Hace un par de meses inicié una serie de cartas, enviadas a amigos / amigas muy queridos pensando en detenernos en un encuentro al margen de la tiranía de las pantallas. No para fugarnos de los días, más bien para entrar de lleno en ellos; situarnos en aquello que nos da una cierta dignidad y densidad, que espesa lo que podemos decirnos. “La correspondencia es un género perverso, necesita de la distancia y de la ausencia para prosperar”, dice Ricardo Pligia. Pero dado el escenario obligado de estos días, pienso más bien en alargar el intercambio vital escribiendo largo; deteniéndome en divagar o en dejarme caer en un tiempo abierto, distinto. Crear una atmósfera y excavar muy adentro para ir buscando lo que se siente, lo que se sueña, lo que se espera. Con calma. Sabiendo que el sobre viajará, se detendrá en los controles sanitarios, irá madurando la palabra que contiene y llegará como una fruta olorosa a las manos del destinatario. He querido extender los momentos, moldearlos, crear esa intimidad que no tiene ninguno de los aparatos tecnológicos que tantas redes nos ofrecen.

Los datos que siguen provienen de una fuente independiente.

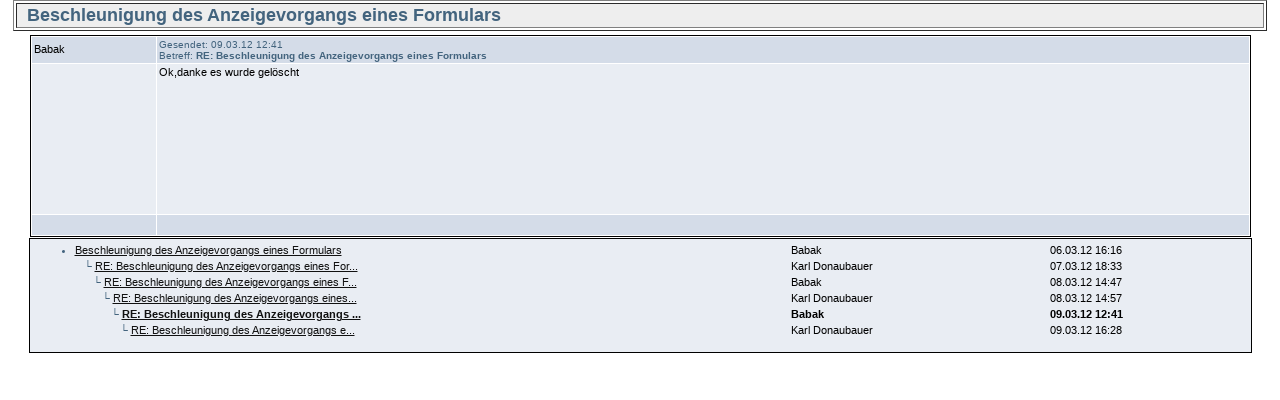

--- FILE ---
content_type: text/html
request_url: https://www.donkarl.com/forum/forums/printer-friendly.asp?tid=719&mid=1924
body_size: 1808
content:
<!DOCTYPE html PUBLIC "-//W3C//DTD HTML 4.01 Transitional//EN">
<html><head>
<meta http-equiv="content-type" content="text-html; charset=utf-8">
<title>Printer friendly copy of thread</title>

<link rel='stylesheet' href='/forum/templates/donkarl1/template.css' type='text/css'>

<style type='text/css'>.messagecellheader{background-image:url('/forum/templates/donkarl1/images/common/messagecellheader-background.gif');background-repeat:repeat-x; background-position:top; height:24px;}
.messagecellfooter{background-image:url('/forum/templates/donkarl1/images/common/messagecellfooter-background.gif'); background-position: bottom; background-repeat:repeat-all; height:5px;}
.messagecellheader2{background-image:url('/forum/templates/donkarl1/images/common/messagecellheader2-background.gif'); background-position: top; background-repeat:repeat-x; height:20px;}
.messagecellheader3{background-image:url('/forum/templates/donkarl1/images/common/messagecellheader3-background.gif'); background-position: top; background-repeat:repeat-x; height:20px;}
.bbstextbox{background-position: left top; background-image:url('/forum/templates/donkarl1/images/common/cell-background.gif'); background-repeat:no-repeat; background-attachment:fixed;}
.bbseditbox{background-position: left top; background-image:url('/forum/templates/donkarl1/images/common/cell-background.gif'); background-repeat:no-repeat; background-attachment:fixed;}
.navbar{ border:1px groove #000000; background-color: #333399;FONT-SIZE: 13px;FONT-WEIGHT: bold; color:#FFFFFF; padding-left:4px; padding-right:4px; padding-top:1px; padding-bottom:1px;background-image:url('/forum/templates/donkarl1/images/common/navbar-background.gif'); background-repeat:repeat-x;}
.logoright{background-image:url('/forum/templates/donkarl1/images/common/logo-right.gif');background-repeat:repeat-x; background-position:top; height:40px;}
</style>
<script type='text/javascript'>
<!--
function formSubmit(submitted)
{
 if(submitted=="1")
 {
  msgform.Submit.disabled=true;
 }
}
//-->
</script></head><body>
<html><head><style type='text/css'> .messagecellspacer {background: #CCCCCC;}</style></head><body><table border='1' align='center' width='98%'><tr><td bgcolor='#EEEEEE' colspan='2'><font size='4'><b><img alt='' border='0' align='middle' src='/forum/images/spacer.gif'> Beschleunigung des Anzeigevorgangs eines Formulars</b></font></td></tr></table><table border='0' align='center' width='98%'><tr><td><table cellspacing='0' align='center' width='98%'><tr><td><table width='100%' class='bbstable' cellspacing='1'><tr><td class='messageheader'><span class='notregisteredname'>Babak</span><br/><img src='/forum/images/spacer.gif' height='1' width='120' alt=''></td><td class='messageheader' nowrap width='100%'><table cellpadding='0' cellspacing='0' width='100%'><tr><td><a name='M1924'></a> <span class='smalltext'>Gesendet: 09.03.12  12:41<br/>Betreff: <b>RE: Beschleunigung des Anzeigevorgangs eines Formulars</b></span></td><td align='right' class='smalltext' nowrap></td></tr></table></td></tr><tr><td valign='top' height='150' class='messagemiddle'><span class='smalltext'><br/><br/></span></td><td valign='top' class='messagemiddle'>Ok,danke es wurde gelöscht</td></tr><tr><td class='messagefooter' style='height:20px'> </td><td nowrap class='messagefooter'><table cellpadding='0' cellspacing='0' width='100%'><tr><td nowrap></td><td align='right'> <a href='#top'><img src='/forum/images/spacer.gif' alt='Top of the page' border='0'></a> <a href='#bottom'><img src='/forum/images/spacer.gif' alt='Bottom of the page' border='0'></a> </td></tr></table></td></tr></table></td></tr><tr><td class='bbstable messagemiddle'><ul><table width='100%'><tr><td width='61%'><li><a class='threadlink' href='thread-view.asp?tid=719&mid=1906#M1906'>Beschleunigung des Anzeigevorgangs eines Formulars</a> </td><td width='22%'><font color='#000000'>Babak</font></td><td width='17%'><font color='#000000'>06.03.12  16:16</font>
</td></tr><tr><td width='61%'>&nbsp;&nbsp;&nbsp;&#9492; <a class='threadlink' href='thread-view.asp?tid=719&mid=1915#M1915'>RE: Beschleunigung des Anzeigevorgangs eines For...</a> </td><td width='22%'><font color='#000000'>Karl Donaubauer</font></td><td width='17%'><font color='#000000'>07.03.12  18:33</font>
</td></tr><tr><td width='61%'>&nbsp;&nbsp;&nbsp;&nbsp;&nbsp;&nbsp;&#9492; <a class='threadlink' href='thread-view.asp?tid=719&mid=1920#M1920'>RE: Beschleunigung des Anzeigevorgangs eines F...</a> </td><td width='22%'><font color='#000000'>Babak</font></td><td width='17%'><font color='#000000'>08.03.12  14:47</font>
</td></tr><tr><td width='61%'>&nbsp;&nbsp;&nbsp;&nbsp;&nbsp;&nbsp;&nbsp;&nbsp;&nbsp;&#9492; <a class='threadlink' href='thread-view.asp?tid=719&mid=1921#M1921'>RE: Beschleunigung des Anzeigevorgangs eines...</a> </td><td width='22%'><font color='#000000'>Karl Donaubauer</font></td><td width='17%'><font color='#000000'>08.03.12  14:57</font>
</td></tr><tr><td width='61%'>&nbsp;&nbsp;&nbsp;&nbsp;&nbsp;&nbsp;&nbsp;&nbsp;&nbsp;&nbsp;&nbsp;&nbsp;&#9492; <a class='threadlink' href='thread-view.asp?tid=719&mid=1924#M1924'><b>RE: Beschleunigung des Anzeigevorgangs ...</a> </td><td width='22%'><b><font color='#000000'>Babak</font></b></td><td width='17%'><b><font color='#000000'>09.03.12  12:41</font></b>
</td></tr><tr><td width='61%'>&nbsp;&nbsp;&nbsp;&nbsp;&nbsp;&nbsp;&nbsp;&nbsp;&nbsp;&nbsp;&nbsp;&nbsp;&nbsp;&nbsp;&nbsp;&#9492; <a class='threadlink' href='thread-view.asp?tid=719&mid=1925#M1925'>RE: Beschleunigung des Anzeigevorgangs e...</a> </td><td width='22%'><font color='#000000'>Karl Donaubauer</font></td><td width='17%'><font color='#000000'>09.03.12  16:28</font>
</td></tr></table></ul></td></tr></table></td></tr></table></body></html>
</body></html>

Las cartas son una prueba escrita por buscarle sentido a las cosas y aunque el reparto, los timbres, las filas, son un fuerte contratiempo, el acto de enviar correspondencia representa el esfuerzo por seguir siendo humanos y apreciar, participar de la posibilidad de encuentro con otro.
Entre tanto cambio, habíamos también perdido ese lento deslizar de las ideas en la hoja de papel, el rito de poner en un sobre el nombre, la dirección. Ir al correo y mandar un pedazo de nuestros días a otro que estaba lejos, en otro espacio geográfico en otro tiempo incluso.
Así como se están recuperando algunas labores, algunas formas de encuentro en este año de la peste, ojalá traigamos las cartas a nuestro mundo. No las electrónicas con su inmediatez y su fea cara utilitaria que pasan sin pena ni gloria. El poeta Elicura Chihuailaf me contaba que, a propósito del Premio Nacional, fue tal la avalancha de correos electrónicos que le llegó, que ni siquiera puede abrirlos. La paradoja total del exceso y la incomunicación total.
Pienso en esas otras cartas, las largas, las que hablan y hablan de muchos temas distintos sin otro destino que mantener vivos los afectos.
Ahorrando “datos” los jóvenes se conectan a las clases sin rostro ni voz, de modo que la distancia física se vuelve también mental, afectiva. No es la distancia necesaria del respeto hacia el otro, sino la del abandono en un ciberespacio que se propone – mentiroso – como la posibilidad del encuentro permanente. Los seminarios, charlas, conversatorios se suceden / superponen; los temas son interesantes, queremos escuchar a tanta gente, hay tantas actividades paralelas. Se exacerba la sensación de ruido digital que nos desespera “A diferencia de la masa clásica, el enjambre digital consta de individuos aislados, carece de alma, de un nosotros”, dice Byung- Chul Han.
Las cartas tienen alma. Llevan palabras, pero también silencio. Se calma el ruido. Acarician.